**Set exercise 1**: Transcribe the forum thread excerpt from "The probably situation" up to and including "(Jul 26, 2016)".
**Set exercise 2**: How many lines of the records contain the string "ceiling"? Reply with the number alone.

==== Extracted text

In the end, my teacher asked me for show in production the use of FreeBSD and do some tests, ever if it be successful, not mean the entire university will change from one day to another from Debian to FreeBSD...

The probably situation is my teacher install on his laptop to do an deep study...

On clients I argued about the possibility (when is possible) of reuse they old hardware, since linux is getting every time more heavy, and its enough to they accept use FreeBSD (no expenses with new server).


----------



## Murph (Jul 26, 2016)

wisdown said:


> I have argued with my teacher about the problem with old packages from Debian, while o FreeBSD is possible use almost (ever think the ports was full tested before released but seems not) the latest version, many computers on my university use Debian, and because the old packages we does not have for example sublime and other tools available, because those tools need packages more updated not available on Debian...
> 
> So for proof my point of view the only way was on use latest update what unfortunately failed.
> 
> The lesson here is stay with the default packages from ISO since those seems be fully tested.



Actually, the snapshots and packages on any ISOs are not necessarily tested to a particularly high standard, as the resources do not exist to do that testing.  Some will have been more carefully looked at prior to the branch/tag in SVN, but there are simply far too many ports relative to the number of people testing to actually do thorough quality testing of the entire ports tree.  It is entirely possible for a port to be badly broken on the ISOs or SVN branches/tags.  Hopefully most of the actively maintained ports should be relatively unlikely to have serious issues on the snapshots, but that's all.  The testing must always be done by the person/people deploying the port/package, to verify that it is suitable for their purposes.  The ISOs / release tags / quarterlies give you a more slowly moving target, but they don't really give much in terms of quality assurance for all ports (the most important ones should generally be good, however).

========
==== Records shown

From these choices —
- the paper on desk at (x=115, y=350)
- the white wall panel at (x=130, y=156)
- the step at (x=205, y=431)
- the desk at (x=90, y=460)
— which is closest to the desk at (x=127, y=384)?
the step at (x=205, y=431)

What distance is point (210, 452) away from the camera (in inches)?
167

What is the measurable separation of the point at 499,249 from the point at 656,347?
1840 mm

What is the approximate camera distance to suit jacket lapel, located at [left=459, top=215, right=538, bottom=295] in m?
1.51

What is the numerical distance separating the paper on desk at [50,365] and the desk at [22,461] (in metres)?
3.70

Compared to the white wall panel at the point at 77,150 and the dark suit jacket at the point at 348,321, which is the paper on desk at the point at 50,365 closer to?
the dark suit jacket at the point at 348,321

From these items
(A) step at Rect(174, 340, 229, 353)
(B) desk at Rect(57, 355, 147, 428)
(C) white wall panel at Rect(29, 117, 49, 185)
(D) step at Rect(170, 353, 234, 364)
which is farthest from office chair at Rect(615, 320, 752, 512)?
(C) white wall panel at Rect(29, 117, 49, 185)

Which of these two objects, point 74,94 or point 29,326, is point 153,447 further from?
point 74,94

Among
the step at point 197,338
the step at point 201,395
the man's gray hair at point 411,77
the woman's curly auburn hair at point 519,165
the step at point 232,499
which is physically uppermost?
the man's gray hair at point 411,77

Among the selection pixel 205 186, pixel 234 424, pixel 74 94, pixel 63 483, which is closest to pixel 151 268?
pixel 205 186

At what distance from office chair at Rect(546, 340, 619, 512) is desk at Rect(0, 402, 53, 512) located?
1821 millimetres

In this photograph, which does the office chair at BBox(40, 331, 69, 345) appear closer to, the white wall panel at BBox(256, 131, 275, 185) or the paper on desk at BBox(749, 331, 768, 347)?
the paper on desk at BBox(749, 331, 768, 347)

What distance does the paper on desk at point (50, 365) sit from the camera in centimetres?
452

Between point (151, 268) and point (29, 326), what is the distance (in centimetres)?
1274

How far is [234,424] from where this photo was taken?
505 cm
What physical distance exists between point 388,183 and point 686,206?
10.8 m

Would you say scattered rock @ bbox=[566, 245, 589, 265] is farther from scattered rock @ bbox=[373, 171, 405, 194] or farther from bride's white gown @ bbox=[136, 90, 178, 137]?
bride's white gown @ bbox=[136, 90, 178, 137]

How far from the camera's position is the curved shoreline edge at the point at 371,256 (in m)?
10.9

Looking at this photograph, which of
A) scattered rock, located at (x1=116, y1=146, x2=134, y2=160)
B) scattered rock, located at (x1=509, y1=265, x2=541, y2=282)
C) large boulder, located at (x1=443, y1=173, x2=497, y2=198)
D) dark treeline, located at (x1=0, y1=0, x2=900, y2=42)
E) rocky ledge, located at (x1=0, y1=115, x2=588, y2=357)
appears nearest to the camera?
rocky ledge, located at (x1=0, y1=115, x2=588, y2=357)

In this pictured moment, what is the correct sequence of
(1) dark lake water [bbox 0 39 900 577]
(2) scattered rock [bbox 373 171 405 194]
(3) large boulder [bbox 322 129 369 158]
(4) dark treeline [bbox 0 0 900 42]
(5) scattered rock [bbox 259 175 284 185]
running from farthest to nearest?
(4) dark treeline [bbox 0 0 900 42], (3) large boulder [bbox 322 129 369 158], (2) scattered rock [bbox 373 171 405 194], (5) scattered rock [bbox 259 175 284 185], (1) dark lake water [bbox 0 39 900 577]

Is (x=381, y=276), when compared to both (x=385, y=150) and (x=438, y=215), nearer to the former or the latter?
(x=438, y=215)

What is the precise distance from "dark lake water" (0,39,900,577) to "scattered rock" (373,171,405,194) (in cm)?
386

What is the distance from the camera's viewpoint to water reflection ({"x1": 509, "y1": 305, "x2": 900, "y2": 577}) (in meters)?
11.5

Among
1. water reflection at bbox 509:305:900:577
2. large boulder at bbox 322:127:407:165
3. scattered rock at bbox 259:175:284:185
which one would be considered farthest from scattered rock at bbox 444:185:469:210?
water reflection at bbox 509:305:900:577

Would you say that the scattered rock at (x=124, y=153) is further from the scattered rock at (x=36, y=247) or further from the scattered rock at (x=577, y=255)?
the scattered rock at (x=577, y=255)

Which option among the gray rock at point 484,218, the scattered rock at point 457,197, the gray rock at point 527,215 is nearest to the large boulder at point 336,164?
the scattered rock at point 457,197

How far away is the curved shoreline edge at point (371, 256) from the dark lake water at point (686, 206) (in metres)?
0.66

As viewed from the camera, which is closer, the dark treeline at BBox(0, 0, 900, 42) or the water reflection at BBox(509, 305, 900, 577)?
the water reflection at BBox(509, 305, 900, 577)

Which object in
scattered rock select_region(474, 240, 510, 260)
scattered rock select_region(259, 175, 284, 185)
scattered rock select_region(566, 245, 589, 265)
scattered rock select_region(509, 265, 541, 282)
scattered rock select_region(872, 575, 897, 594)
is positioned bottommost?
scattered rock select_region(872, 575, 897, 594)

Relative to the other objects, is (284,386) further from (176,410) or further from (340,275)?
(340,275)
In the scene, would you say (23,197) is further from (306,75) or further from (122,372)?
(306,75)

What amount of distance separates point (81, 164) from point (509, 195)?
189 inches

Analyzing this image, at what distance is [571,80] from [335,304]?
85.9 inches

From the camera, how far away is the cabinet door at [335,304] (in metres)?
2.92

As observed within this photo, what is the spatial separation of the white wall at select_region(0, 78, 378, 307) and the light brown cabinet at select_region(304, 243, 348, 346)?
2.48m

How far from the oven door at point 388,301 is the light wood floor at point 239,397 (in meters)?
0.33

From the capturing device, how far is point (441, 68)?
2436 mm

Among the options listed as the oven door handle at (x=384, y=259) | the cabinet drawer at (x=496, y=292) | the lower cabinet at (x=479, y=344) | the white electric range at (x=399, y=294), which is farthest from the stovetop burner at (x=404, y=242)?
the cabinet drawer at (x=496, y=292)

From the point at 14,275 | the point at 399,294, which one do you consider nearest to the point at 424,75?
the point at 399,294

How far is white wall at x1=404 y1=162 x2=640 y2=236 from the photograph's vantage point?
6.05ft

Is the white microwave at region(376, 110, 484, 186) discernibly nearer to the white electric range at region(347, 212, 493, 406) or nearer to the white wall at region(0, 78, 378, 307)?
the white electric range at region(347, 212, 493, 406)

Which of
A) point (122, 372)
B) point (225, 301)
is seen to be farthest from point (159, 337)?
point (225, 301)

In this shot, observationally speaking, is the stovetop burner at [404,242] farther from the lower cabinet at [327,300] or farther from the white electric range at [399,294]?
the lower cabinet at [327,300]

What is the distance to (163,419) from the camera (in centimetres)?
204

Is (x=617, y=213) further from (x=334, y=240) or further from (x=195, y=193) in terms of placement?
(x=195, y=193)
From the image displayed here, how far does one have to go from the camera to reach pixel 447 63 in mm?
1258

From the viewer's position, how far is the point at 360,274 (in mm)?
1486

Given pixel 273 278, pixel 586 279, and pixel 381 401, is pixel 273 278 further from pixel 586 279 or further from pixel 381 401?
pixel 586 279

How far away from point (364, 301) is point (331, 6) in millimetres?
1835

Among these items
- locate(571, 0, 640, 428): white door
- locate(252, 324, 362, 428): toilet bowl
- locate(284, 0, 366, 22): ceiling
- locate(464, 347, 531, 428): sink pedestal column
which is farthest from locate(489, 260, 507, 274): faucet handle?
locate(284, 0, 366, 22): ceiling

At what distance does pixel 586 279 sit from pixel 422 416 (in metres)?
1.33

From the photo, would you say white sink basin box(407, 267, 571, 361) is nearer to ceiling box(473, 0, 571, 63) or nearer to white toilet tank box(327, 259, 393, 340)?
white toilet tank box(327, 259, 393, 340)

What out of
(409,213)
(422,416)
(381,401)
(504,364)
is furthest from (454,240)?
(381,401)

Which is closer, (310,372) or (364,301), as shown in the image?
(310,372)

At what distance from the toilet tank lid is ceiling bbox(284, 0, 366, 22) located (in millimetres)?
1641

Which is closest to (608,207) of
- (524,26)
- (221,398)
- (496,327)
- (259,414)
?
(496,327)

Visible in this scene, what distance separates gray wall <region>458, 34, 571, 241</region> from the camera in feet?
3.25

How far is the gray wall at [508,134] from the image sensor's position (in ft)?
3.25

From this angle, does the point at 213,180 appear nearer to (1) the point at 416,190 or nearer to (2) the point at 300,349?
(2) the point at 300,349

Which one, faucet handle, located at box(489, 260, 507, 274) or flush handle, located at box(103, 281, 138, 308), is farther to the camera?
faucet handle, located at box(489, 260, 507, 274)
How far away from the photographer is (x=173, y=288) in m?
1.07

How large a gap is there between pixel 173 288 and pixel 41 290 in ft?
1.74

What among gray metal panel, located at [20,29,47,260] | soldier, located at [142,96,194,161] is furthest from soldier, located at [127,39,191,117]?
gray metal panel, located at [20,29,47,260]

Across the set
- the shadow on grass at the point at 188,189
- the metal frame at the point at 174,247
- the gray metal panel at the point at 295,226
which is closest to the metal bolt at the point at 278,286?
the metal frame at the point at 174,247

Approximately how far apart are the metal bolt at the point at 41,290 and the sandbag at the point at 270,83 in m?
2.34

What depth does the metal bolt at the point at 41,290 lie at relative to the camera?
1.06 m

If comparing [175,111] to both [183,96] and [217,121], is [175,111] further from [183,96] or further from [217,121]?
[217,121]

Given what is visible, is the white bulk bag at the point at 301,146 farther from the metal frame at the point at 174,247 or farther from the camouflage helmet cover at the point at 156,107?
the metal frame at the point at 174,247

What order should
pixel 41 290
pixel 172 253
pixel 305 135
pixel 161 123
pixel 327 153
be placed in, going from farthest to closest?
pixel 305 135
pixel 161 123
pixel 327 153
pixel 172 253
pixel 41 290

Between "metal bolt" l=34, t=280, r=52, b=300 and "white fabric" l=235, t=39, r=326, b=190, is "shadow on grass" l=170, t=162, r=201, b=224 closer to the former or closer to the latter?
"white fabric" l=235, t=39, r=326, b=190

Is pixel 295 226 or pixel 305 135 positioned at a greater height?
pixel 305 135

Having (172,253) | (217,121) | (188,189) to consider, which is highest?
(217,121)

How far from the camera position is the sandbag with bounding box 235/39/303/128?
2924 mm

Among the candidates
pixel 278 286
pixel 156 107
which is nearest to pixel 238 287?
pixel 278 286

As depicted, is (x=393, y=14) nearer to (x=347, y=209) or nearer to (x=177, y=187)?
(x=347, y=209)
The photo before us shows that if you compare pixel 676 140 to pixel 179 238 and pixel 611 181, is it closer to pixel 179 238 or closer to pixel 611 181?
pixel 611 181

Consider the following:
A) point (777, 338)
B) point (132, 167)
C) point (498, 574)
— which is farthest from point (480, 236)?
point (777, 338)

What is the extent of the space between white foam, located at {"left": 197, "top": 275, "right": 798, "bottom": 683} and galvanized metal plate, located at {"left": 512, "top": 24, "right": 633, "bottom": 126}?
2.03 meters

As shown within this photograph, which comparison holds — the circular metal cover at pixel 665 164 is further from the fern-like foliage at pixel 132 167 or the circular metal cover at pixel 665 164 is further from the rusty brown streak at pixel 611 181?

========

**Complete response 1**:
The probably situation is my teacher install on his laptop to do an deep study...

On clients I argued about the possibility (when is possible) of reuse they old hardware, since linux is getting every time more heavy, and its enough to they accept use FreeBSD (no expenses with new server).


----------



## Murph (Jul 26, 2016)

**Complete response 2**: 4